# [SOURCE DOCUMENT]
◇ ◇ ◇ ◇ ◇
They might have been declining since then, but more recently I'd point to when they introduced Dr. Who, Transformers, My Little Pony, and a whole bunch of other crap into a game about wizards fighting in a fantasy world.
In the short term all the franchises have proved incredibly popular (just like in Fortnight), but in the long run I think it means the death of the game (just like where Fortnight is headed).
It is both true that there has been an OSR revival, and that D&D is more popular than ever -- just with a much broader and culturally normative audience.
Also: Yes, Hasbro did some shit, but they also had to relent and CC their SRD. This all happened years ago.
I say this as a committed Pathfinder player who hasn't seen a good reason to return to D&D (PF2e is good enough). D&D is doing numbers and no one cares that us nerds moved on because of weak tea from the previous decade.
D&D had a massive player revolt a while back in response to WOTC (at the requirement of Hasbro) trying to take ownership over everything players create in the D&D universe, breaking their long-standing promise to all of those creators and players.
Several of the top D&D people who were advocating for players resigned around this time.
WOTC/Hasbro since relented under this pressure, but the bridge was already burned. My group hasn't played a D&D campaign since. We switched to Pathfinder 2e and found that it was a better system altogether.
That was 1999. Invasion came out that year. Innistrad, Mirrodin, Ravnica, and other settings all came out after Hasbro's acquisition.
Every year seems to be the best-selling year so far. Magic: the Gathering is Hasbro's primary revenue source.
And look, I don't like the sheer amount of product they're pumping out every year now. But I realize I'm clearly in the minority opinion based on sales.
In the short term all the franchises have proved incredibly popular (just like in Fortnight), but in the long run I think it means the death of the game (just like where Fortnight is headed).
◇ ◇ ◇ ◇ ◇
# [DATA SHOWN]
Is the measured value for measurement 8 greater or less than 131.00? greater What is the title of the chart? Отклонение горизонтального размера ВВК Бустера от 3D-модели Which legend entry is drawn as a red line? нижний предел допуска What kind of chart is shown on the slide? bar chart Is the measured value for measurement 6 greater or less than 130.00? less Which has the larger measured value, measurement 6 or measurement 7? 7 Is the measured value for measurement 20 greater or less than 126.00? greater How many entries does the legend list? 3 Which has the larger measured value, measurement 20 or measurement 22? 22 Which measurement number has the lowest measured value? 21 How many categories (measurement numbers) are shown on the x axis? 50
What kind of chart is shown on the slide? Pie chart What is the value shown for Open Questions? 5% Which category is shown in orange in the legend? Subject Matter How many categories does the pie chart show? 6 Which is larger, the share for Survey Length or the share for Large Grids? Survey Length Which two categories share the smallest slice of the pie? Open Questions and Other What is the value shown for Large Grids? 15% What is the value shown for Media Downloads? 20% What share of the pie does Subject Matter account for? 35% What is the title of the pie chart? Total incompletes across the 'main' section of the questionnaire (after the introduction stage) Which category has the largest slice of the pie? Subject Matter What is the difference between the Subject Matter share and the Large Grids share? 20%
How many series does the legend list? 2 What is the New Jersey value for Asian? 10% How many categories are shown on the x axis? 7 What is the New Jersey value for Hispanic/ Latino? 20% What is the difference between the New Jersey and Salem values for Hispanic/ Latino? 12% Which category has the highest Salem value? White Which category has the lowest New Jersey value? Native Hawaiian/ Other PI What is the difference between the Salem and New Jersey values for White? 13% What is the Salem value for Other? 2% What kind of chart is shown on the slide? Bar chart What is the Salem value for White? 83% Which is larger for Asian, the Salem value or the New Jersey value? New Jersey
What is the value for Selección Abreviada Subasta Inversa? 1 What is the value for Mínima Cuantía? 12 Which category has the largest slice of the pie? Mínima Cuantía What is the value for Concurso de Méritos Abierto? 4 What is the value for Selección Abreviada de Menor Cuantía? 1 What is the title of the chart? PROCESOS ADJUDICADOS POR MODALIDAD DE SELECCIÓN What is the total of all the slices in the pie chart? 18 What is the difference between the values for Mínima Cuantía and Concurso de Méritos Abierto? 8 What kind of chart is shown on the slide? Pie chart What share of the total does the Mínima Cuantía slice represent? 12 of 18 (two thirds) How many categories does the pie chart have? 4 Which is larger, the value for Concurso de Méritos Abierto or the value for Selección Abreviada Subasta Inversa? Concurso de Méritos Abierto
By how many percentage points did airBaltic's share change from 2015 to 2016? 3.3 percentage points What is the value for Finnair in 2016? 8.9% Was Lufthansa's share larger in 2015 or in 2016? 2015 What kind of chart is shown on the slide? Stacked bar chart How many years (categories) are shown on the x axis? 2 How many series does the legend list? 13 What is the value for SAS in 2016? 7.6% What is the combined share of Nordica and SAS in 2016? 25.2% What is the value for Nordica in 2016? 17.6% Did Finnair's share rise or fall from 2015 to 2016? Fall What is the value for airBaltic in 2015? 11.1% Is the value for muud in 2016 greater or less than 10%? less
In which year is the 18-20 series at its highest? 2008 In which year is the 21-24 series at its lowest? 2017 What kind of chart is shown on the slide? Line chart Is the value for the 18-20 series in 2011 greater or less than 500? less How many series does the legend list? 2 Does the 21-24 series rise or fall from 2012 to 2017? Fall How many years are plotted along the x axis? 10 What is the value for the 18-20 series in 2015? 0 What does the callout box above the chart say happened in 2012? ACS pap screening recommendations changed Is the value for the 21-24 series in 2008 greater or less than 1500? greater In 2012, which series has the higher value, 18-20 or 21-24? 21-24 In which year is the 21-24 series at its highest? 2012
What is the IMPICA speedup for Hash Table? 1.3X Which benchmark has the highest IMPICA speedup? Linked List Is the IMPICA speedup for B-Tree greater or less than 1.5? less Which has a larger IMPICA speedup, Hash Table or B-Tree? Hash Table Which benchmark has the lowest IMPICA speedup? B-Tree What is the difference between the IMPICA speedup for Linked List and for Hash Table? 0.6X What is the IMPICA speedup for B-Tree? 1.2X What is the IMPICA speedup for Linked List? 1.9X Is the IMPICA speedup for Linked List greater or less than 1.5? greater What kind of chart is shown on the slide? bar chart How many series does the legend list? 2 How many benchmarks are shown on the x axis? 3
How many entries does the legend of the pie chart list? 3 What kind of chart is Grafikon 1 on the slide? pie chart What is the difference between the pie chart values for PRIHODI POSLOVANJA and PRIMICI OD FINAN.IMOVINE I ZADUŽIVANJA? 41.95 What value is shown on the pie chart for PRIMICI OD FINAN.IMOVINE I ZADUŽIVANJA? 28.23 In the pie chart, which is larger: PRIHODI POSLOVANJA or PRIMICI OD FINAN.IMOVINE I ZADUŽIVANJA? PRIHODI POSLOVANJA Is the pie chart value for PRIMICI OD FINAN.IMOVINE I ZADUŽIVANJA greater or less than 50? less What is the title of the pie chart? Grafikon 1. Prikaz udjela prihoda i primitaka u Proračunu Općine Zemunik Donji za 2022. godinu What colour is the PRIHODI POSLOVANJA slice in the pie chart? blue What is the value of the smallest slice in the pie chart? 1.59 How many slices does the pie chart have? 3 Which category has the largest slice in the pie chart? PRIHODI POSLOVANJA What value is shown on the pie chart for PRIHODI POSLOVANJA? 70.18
◇ ◇ ◇ ◇ ◇
# [WORK INSTRUCTIONS]
A. Please explain, in one to three sentences, why the commenter whose group switched to Pathfinder 2e says the group stopped playing D&D, drawing on the discussion of D&D and Hasbro.
B. What does the discussion of D&D and Hasbro name as Hasbro's primary revenue source?

# [OUTPUTS IN ORDER]
A. WOTC, at Hasbro's requirement, tried to take ownership of everything players create in the D&D universe, which broke its long-standing promise to creators and players. WOTC and Hasbro later relented under pressure, but by then the bridge was already burned. The group hasn't played a D&D campaign since, and after switching to Pathfinder 2e it found that system better altogether.

B. Magic: the Gathering.